## Task details
Without including any picture, copy the entries that follow word for word.

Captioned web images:
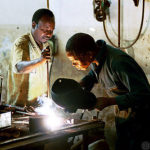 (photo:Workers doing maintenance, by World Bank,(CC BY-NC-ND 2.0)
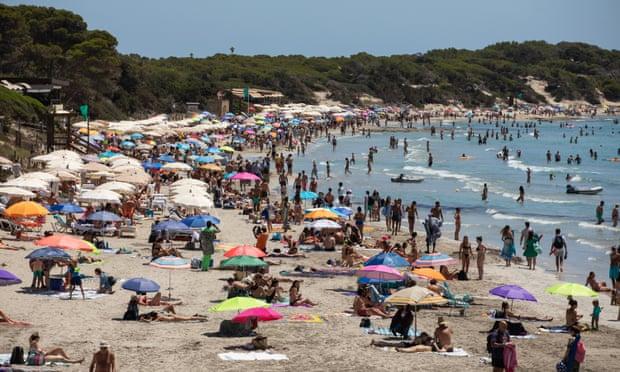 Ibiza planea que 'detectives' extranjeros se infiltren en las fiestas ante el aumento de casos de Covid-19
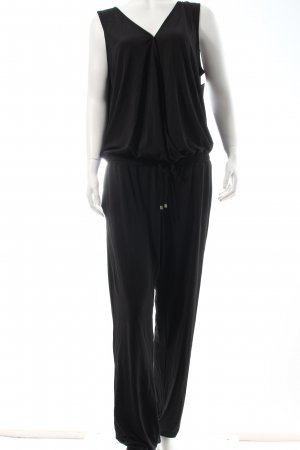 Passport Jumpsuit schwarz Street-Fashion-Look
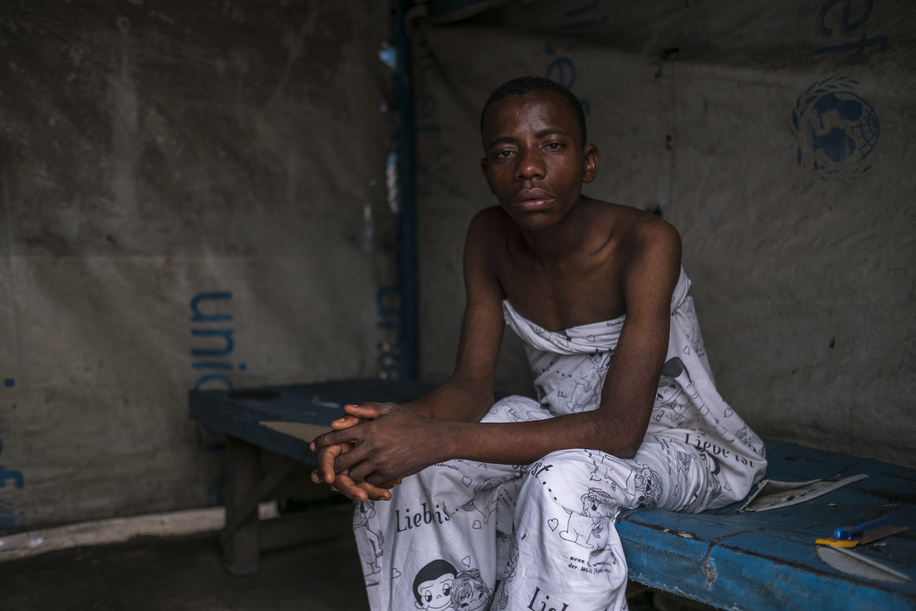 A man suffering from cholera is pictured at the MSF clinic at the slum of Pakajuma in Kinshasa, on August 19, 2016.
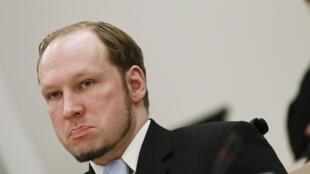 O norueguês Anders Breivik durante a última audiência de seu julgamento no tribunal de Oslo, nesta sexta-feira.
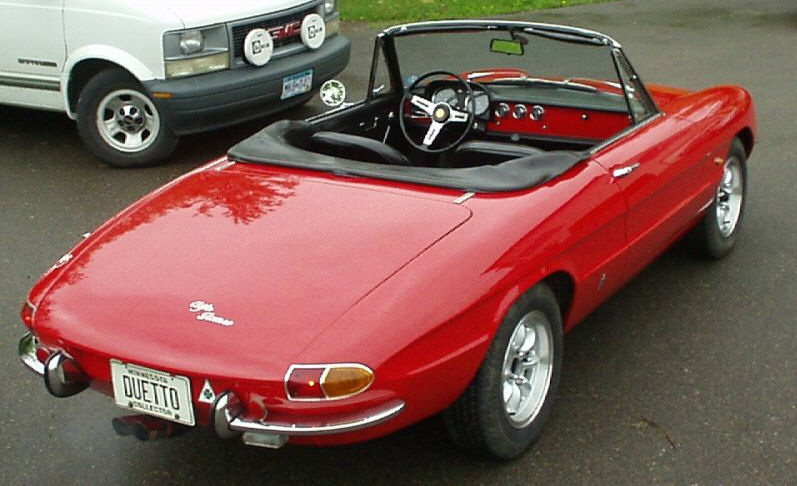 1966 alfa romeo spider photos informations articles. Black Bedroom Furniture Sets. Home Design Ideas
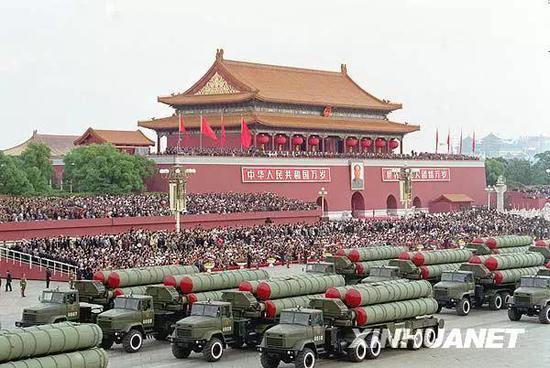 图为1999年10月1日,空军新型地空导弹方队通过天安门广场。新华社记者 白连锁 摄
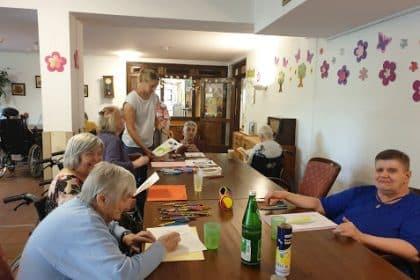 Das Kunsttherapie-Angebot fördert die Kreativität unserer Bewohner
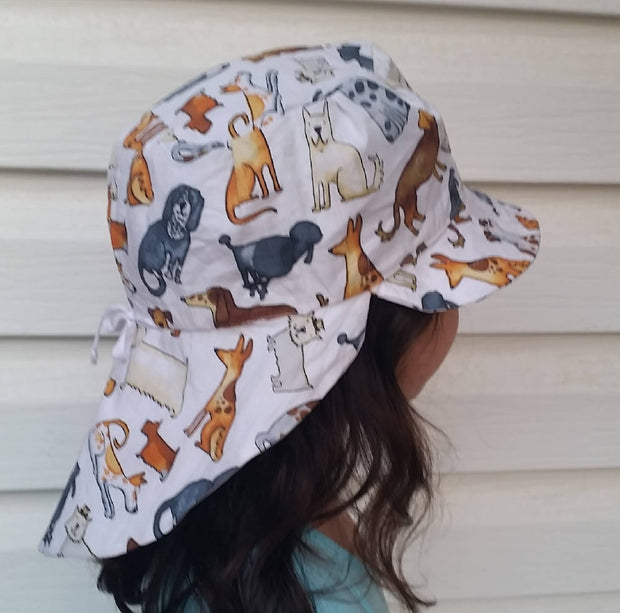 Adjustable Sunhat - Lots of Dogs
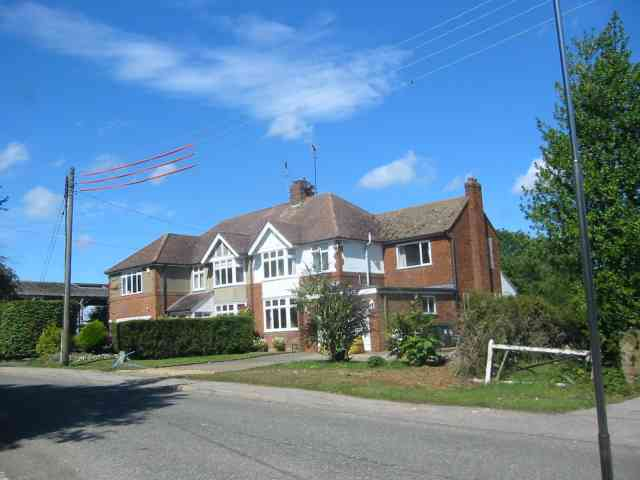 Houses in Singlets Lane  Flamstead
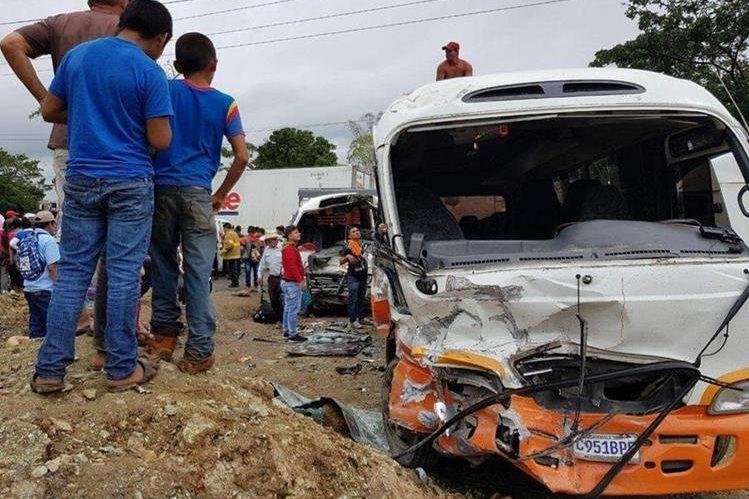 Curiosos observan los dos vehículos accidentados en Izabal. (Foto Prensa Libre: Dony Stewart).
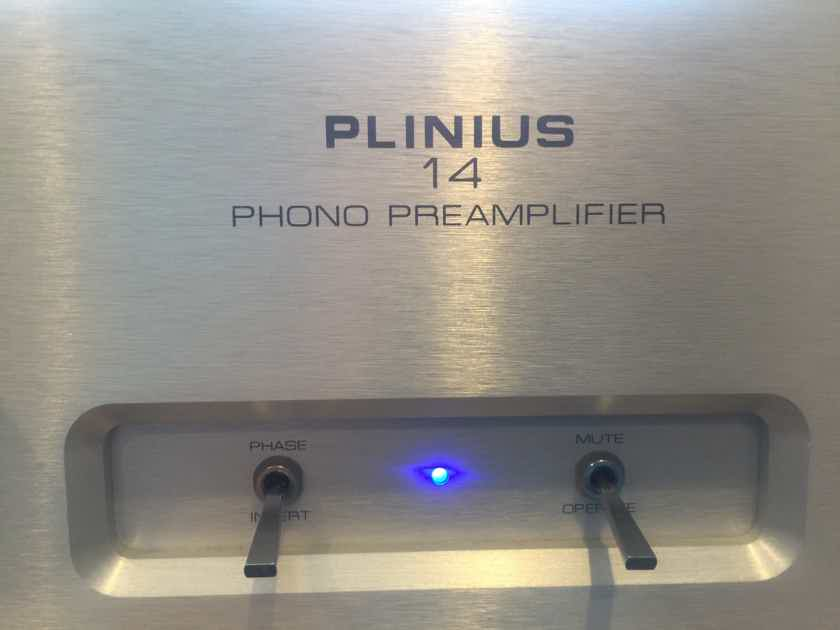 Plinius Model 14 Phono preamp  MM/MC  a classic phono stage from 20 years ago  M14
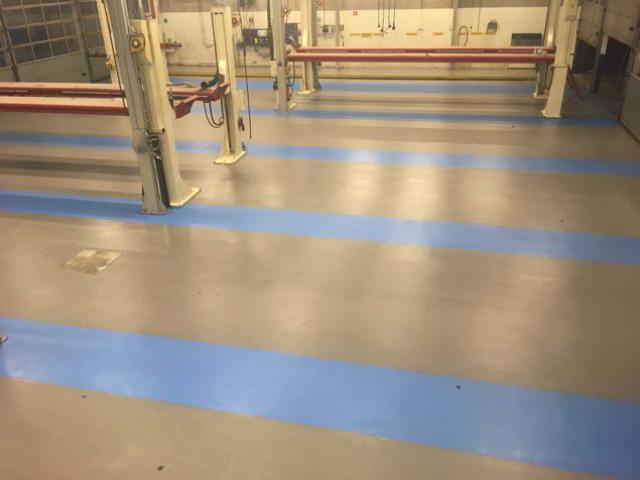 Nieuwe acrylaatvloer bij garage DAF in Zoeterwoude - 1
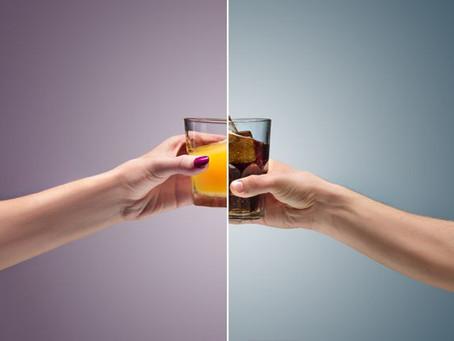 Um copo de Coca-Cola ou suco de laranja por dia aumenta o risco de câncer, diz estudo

## Solution for this task
 (photo:Workers doing maintenance, by World Bank,(CC BY-NC-ND 2.0)
 Ibiza planea que 'detectives' extranjeros se infiltren en las fiestas ante el aumento de casos de Covid-19
 Passport Jumpsuit schwarz Street-Fashion-Look
 A man suffering from cholera is pictured at the MSF clinic at the slum of Pakajuma in Kinshasa, on August 19, 2016.
 O norueguês Anders Breivik durante a última audiência de seu julgamento no tribunal de Oslo, nesta sexta-feira.
 1966 alfa romeo spider photos informations articles. Black Bedroom Furniture Sets. Home Design Ideas
 图为1999年10月1日,空军新型地空导弹方队通过天安门广场。新华社记者 白连锁 摄
 Das Kunsttherapie-Angebot fördert die Kreativität unserer Bewohner
 Adjustable Sunhat - Lots of Dogs
 Houses in Singlets Lane  Flamstead
 Curiosos observan los dos vehículos accidentados en Izabal. (Foto Prensa Libre: Dony Stewart).
 Plinius Model 14 Phono preamp  MM/MC  a classic phono stage from 20 years ago  M14
 Nieuwe acrylaatvloer bij garage DAF in Zoeterwoude - 1
 Um copo de Coca-Cola ou suco de laranja por dia aumenta o risco de câncer, diz estudo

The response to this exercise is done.